Technologie, mot qui semble innocent, ai-je dit il y a un instant. Technique l’est. Pas technologie. La technique (du grec tekhnè, « art »), c’est simplement un art de faire. La technologie, c’est l’idéologie de la technique. Dans le passage de l’une à l’autre, il y a l’industrie, qui tue l’art, et développe à la place les techniques illusionnantes. La technologie, c’est l’idéologie qui masque l’action des manipulateurs de la technique.
Toute technique s’inscrivant dans une société qui favorise les progrès qui la servent, dans une société stratifiée la technologie progresse à l’avantage des possédants. Dans une société égalitaire, les innovations sont expérimentées avant d’être mises en pratique, et l’on prend le temps d’envisager chacune dans toutes ses conséquences, « sur sept générations », disent les Hau de no sau nee. [iii]
Envahissante par ses productions programmées en vue de leur obsolescence à bref délai, augmentant la masse des déchets dévastateurs de la planète et créatrices de comportements humains hallucinants, la puissance occulte des maîtres de la technologie atteint aujourd’hui le point-limite où elle peut accomplir pour l’humanité toute entière la suprême menace : la faire disparaître en tant qu’espèce naturelle pour la remplacer par une sous-espèce génétiquement fixée à leur convenance.
*
Discours de classe réquisitionnant la science pour se donner la hauteur d’un discours universel, l’eugénisme n’échappe pas à l’aventure des contradictions de l’idéologie bourgeoise.
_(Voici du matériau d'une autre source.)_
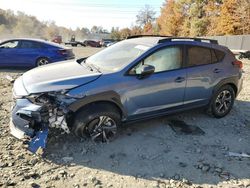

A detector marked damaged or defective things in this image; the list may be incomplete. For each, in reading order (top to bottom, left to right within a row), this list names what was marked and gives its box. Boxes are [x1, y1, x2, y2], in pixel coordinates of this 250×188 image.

crumpled hood [22, 59, 101, 93]
broken front bumper [10, 97, 49, 153]
detached bumper piece [10, 99, 49, 153]
damaged front end [10, 91, 75, 154]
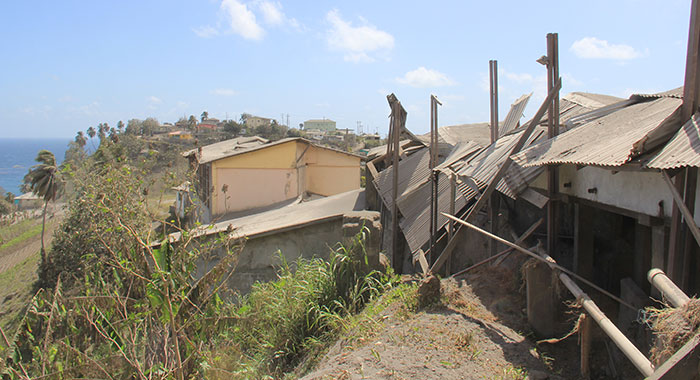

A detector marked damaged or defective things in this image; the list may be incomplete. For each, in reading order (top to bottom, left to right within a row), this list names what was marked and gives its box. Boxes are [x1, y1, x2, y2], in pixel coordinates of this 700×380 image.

broken wooden frame [430, 78, 568, 274]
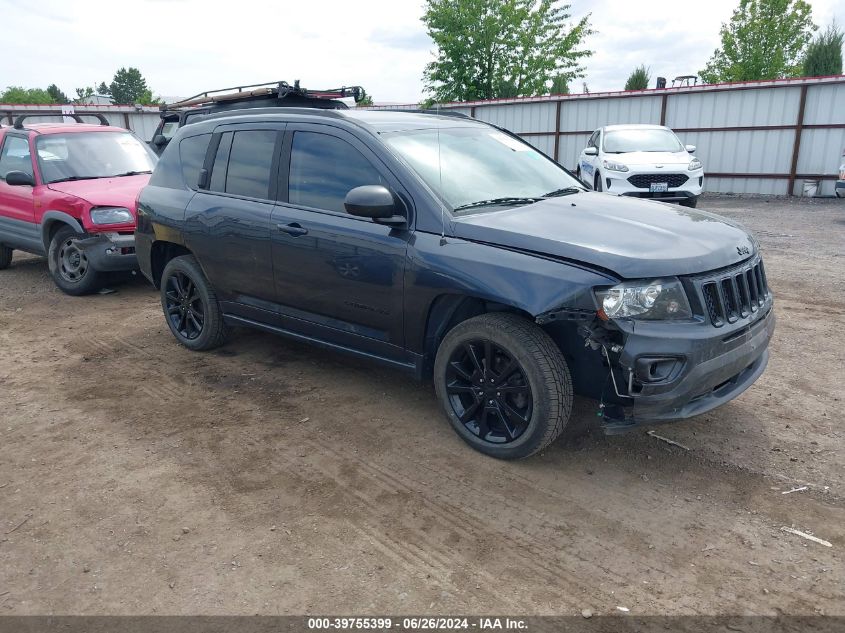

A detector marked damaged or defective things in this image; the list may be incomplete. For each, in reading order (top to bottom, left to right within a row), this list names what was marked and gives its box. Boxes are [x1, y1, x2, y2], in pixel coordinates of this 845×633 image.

damaged front bumper [75, 232, 138, 272]
damaged front bumper [588, 302, 772, 432]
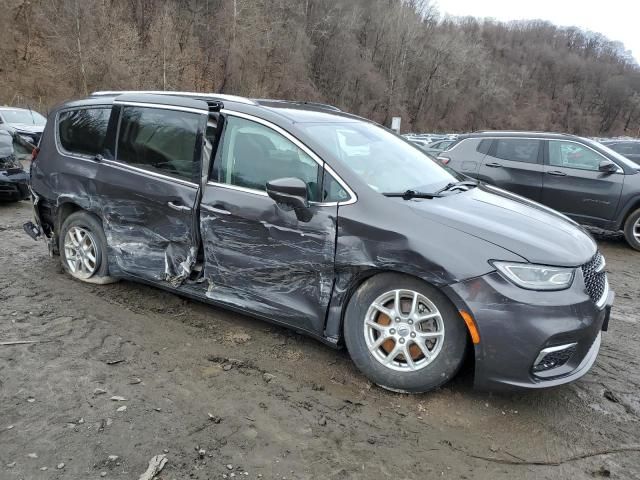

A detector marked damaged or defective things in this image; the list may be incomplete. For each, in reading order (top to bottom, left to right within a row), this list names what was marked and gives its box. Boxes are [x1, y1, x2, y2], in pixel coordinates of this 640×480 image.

damaged minivan side [26, 91, 616, 394]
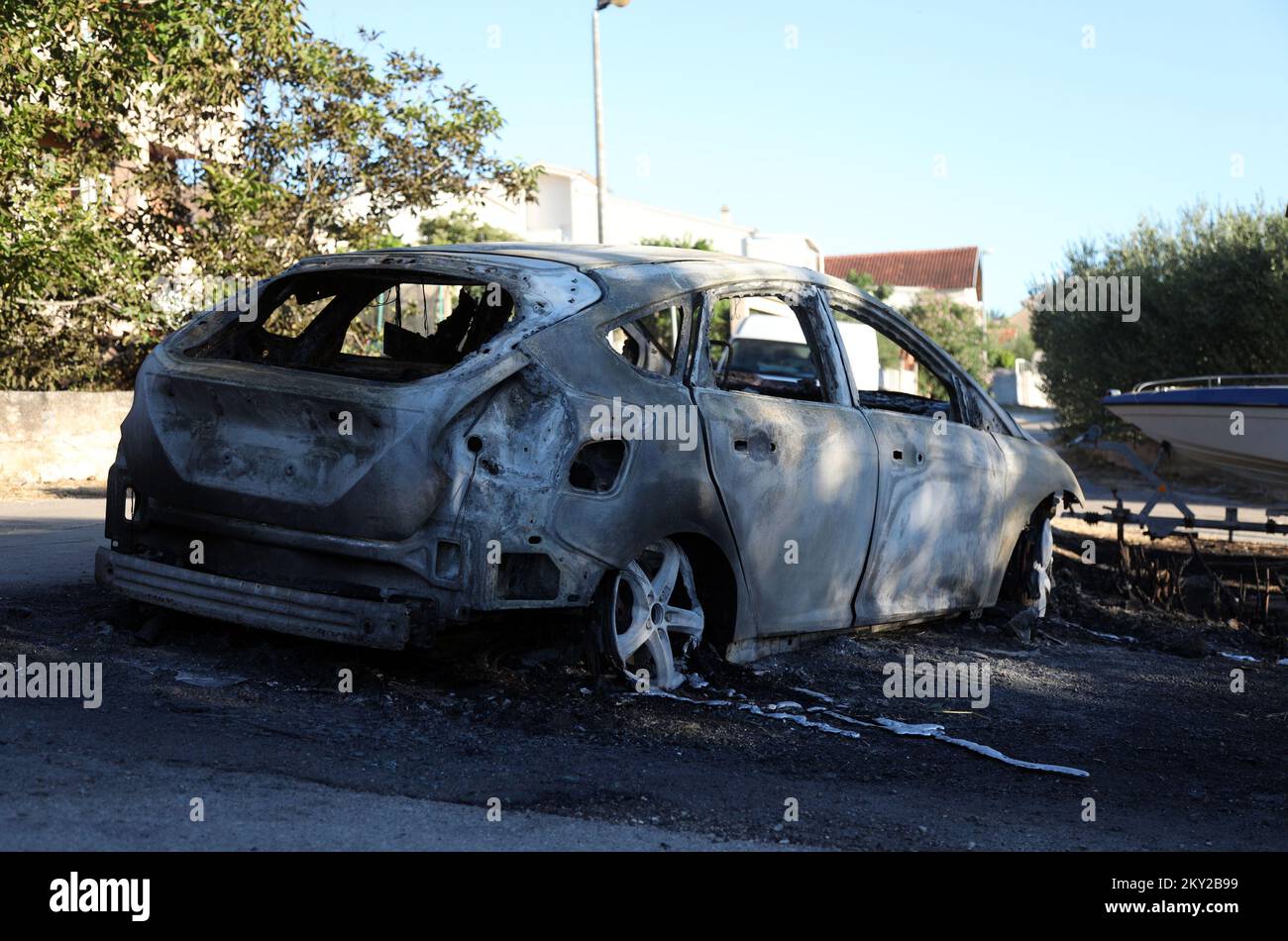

Sa philosophie de base est un darwinisme social. « Les protections sociales vont à l’encontre de la sélection naturelle, estimait la bourgeoisie au XIXe siècle. Il faut donc prendre à la place de la nature les mesures sélectives indispensables à l’évolution de l’espèce humaine. »
En réalité, quand ils parlaient de l’espèce humaine, c’est une humanité à deux vitesses qu’avaient en vue les eugénistes du temps de la révolution industrielle. Il y avait l’humanité d’en bas, la populaire, l’ouvrière et toutes les « races inférieures », dont il fallait limiter la prolifération et l’immigration. Et il y avait l’humanité supérieure, celle d’en haut, détentrice du pouvoir, la bourgeoisie, la nouvelle noblesse, dont il fallait préserver l’intégrité et les privilèges contre tout mélange et toute contamination, - nouvelle noblesse à qui la nouvelle science faisait valoir, même, des possibilités d’ « amélioration ».
D’où, d’un côté, les recherches d’ordre génétique (après les découvertes de Mendel) soi-disant pour amener l’espèce humaine à sa perfection ; et de l’autre l’application de l’idéologie présidant à ces recherches à l’encontre des classes populaires, pour stériliser leurs femmes et éliminer les déviants, les fous, les criminels, les homosexuels.
Contradiction qui n’en était pas une pour les bourgeois aux yeux de qui ces deux versants étaient complémentaires, comme l’idéologie de l’amélioration de leur race l’était du mépris dans lequel ils tenaient leurs propres femmes.
Contradiction disparue aujourd’hui aux yeux de tous avec la prolifération d’une classe moyenne, la popularisation de l’eugénisme médical, les progrès de l’égalité entre homme et femme et l’ouverture du droit au mariage aux homosexuels…
[i] Du grec eu (« bien ») et gennaô (« engendrer ») : littéralement, « bien naître ».
[ii] Francis Galton, Hereditary genius. An inquiry into its law and consequences, Mac Millan and Co, Londres, 1869
[iii] Hau de no sau nee, A Basic Call to Consciousness. Address to the Western World, 1977. Gayanashagowa, The Constitution of the Iroquois nations, 1720.